Mit speziellen Bohrgeräten wird für die Nutzung von Geothermie kilometertief in den Boden gegraben. Foto: Herrenknecht

Regierungspräsidentin kündigt starke Unterstützung an. Heftige Bedenken gegen Neuried-Projekt.

Freiburg/Neuried - Die Energiewende soll am Oberrhein zur Wärmewende werden, mit Nutzung von neuen Geothermie-Anlagen. Das Land will diese Energieart massiv fördern, kündigt das Regierungspräsidium an. Ausgerechnet das erste Projekt stolpert aber noch.
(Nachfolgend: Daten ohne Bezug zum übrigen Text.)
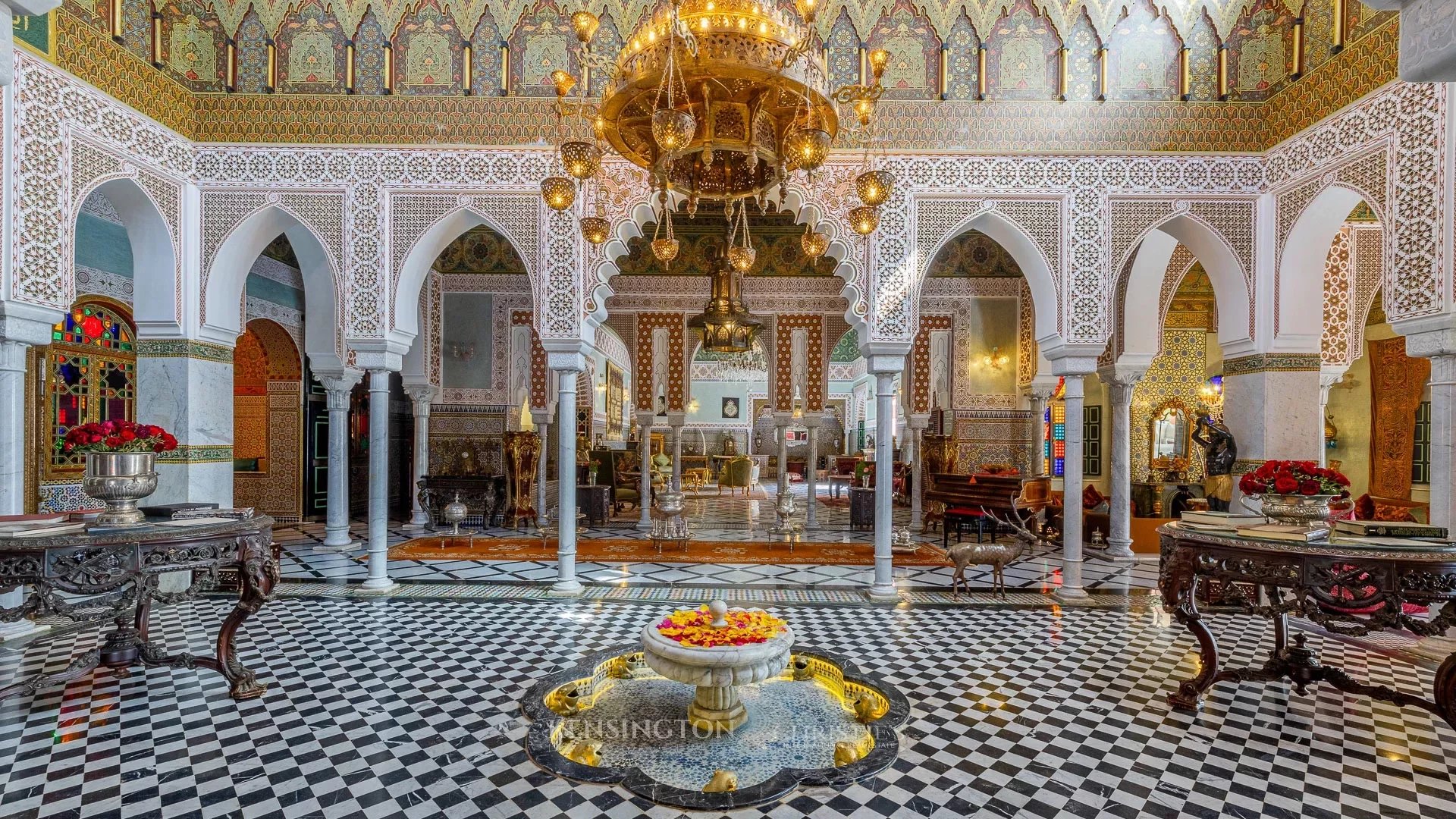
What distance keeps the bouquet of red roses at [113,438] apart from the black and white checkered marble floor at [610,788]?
3.81ft

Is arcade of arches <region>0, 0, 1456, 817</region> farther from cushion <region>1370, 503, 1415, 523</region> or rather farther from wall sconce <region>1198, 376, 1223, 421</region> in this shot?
wall sconce <region>1198, 376, 1223, 421</region>

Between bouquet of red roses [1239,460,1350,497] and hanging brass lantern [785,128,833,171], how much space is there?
8.29 feet

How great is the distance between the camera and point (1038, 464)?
9.32 metres

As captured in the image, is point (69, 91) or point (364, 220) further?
point (364, 220)

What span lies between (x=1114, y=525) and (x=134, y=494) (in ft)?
25.2

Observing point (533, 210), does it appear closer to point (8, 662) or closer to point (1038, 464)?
point (8, 662)

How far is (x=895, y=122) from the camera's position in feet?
17.2

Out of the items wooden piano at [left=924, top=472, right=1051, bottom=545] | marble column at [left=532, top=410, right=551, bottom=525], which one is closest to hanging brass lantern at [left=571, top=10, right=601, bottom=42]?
wooden piano at [left=924, top=472, right=1051, bottom=545]

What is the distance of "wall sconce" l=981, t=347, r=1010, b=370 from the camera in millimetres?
9602

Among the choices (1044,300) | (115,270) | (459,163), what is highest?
(459,163)

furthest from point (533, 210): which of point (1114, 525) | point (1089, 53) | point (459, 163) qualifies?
point (1114, 525)

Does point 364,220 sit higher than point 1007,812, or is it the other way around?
point 364,220

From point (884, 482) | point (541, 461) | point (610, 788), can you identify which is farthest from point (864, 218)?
point (541, 461)

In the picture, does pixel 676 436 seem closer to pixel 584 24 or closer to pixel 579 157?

Tief unten in der Erde schlummert reichlich Hitze. Diese Energie lässt sich an manchen Stellen leichter, an anderen schwieriger anzapfen. Im Graben des Oberrheins sehen Experten beste Möglichkeiten, die Erdwärme mit vergleichsweise geringem Aufwand an die Oberfläche zu bringen, um sie als Wärme oder für die Stromgewinnung zu nutzen. Dafür muss zwei bis drei Kilometer tief in den Boden gebohrt werden. Dort ist es 70 bis 80 Grad warm.

"Wir müssen bei den Kommunen die Köpfe für diese Idee öffnen", erklärt Regierungspräsidentin Bärbel Schäfer. Sie kündigt an, dass das Land diese Technologie zur Energiegewinnung in Zukunft massiv unterstützen werde. Es gebe dazu bereits einen Masterplan, der verfolgt werden solle, erklärte sie vor Journalisten beim Pressegespräch ihres Regierungspräsidiums zum Jahresauftakt.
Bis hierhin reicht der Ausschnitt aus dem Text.